The source article notes that OpenAI’s original nonprofit organization and its board retain ultimate control of OpenAI’s activities and technology. That makes the nonprofit’s internal rules central to understanding how decisions are made, even as the company’s best-known products are associated with a wider set of operations.
Conflicts, Investments, and Board Power
OpenAI’s conflict of interest policy is another key missing document. Access to it could show how the board oversees Altman’s outside pursuits, which the source article says include personal investments in numerous startups pursuing AI projects and a nuclear reactor maker.
People involved in the situation but not authorized to discuss it said the overlap between Altman’s day job and personal projects played some role in board members’ distrust. In 2019, while Altman was leading the company, OpenAI signed a nonbinding letter of intent to buy $51 million of AI chips from Rain, a startup in which he has invested more than $1 million, WIRED reported last month.
OpenAI has not moved forward with that purchase. Felix said Altman is transparent with the board about his investments and follows a process for managing potential conflicts.
The public still cannot compare that description with the actual conflict rules OpenAI once said were available on request. That gap is why the withheld policy matters: it limits outsiders to company statements rather than the underlying standard the company says it applies.
A Broader Retreat From Openness
The dispute fits a wider pattern described in the source article. OpenAI once published extensive details about its AI inventions, but it has more recently protected the technical details and data behind ChatGPT.

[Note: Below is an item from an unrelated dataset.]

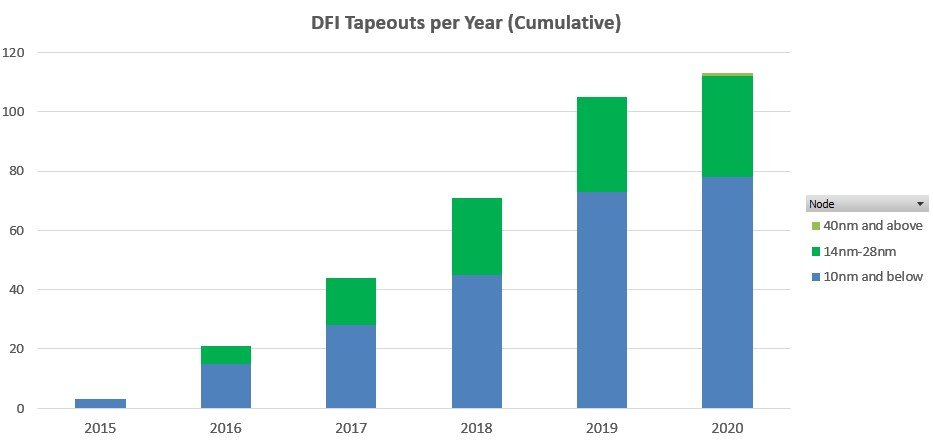 DFI Tapeouts thru March 2020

The shift became especially visible after 2019, when the nonprofit created a for-profit subsidiary to house most AI development and attract outside investment. That move helped connect OpenAI’s future to Microsoft, one of the large technology companies it was originally founded to challenge.

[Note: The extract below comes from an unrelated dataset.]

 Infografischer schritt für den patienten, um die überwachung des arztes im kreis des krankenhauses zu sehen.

OpenAI cofounder turned competitor Elon Musk criticized the company at a New York Times event in November, saying it should be called Super-Closed-Source-for-Maximum-Profit-AI.
The source article also explains that not all nonprofits make governing documents and internal policies public. Rick Cohen, chief operating and communications officer for National Council of Nonprofits, said, “It is not common for organizations to make their governing documents or internal policies public.”
But OpenAI’s case is different because it previously told the IRS that these materials were available “upon request.” The issue is not only what nonprofit rules require. It is whether a company built on public trust is still willing to honor the transparency it once advertised.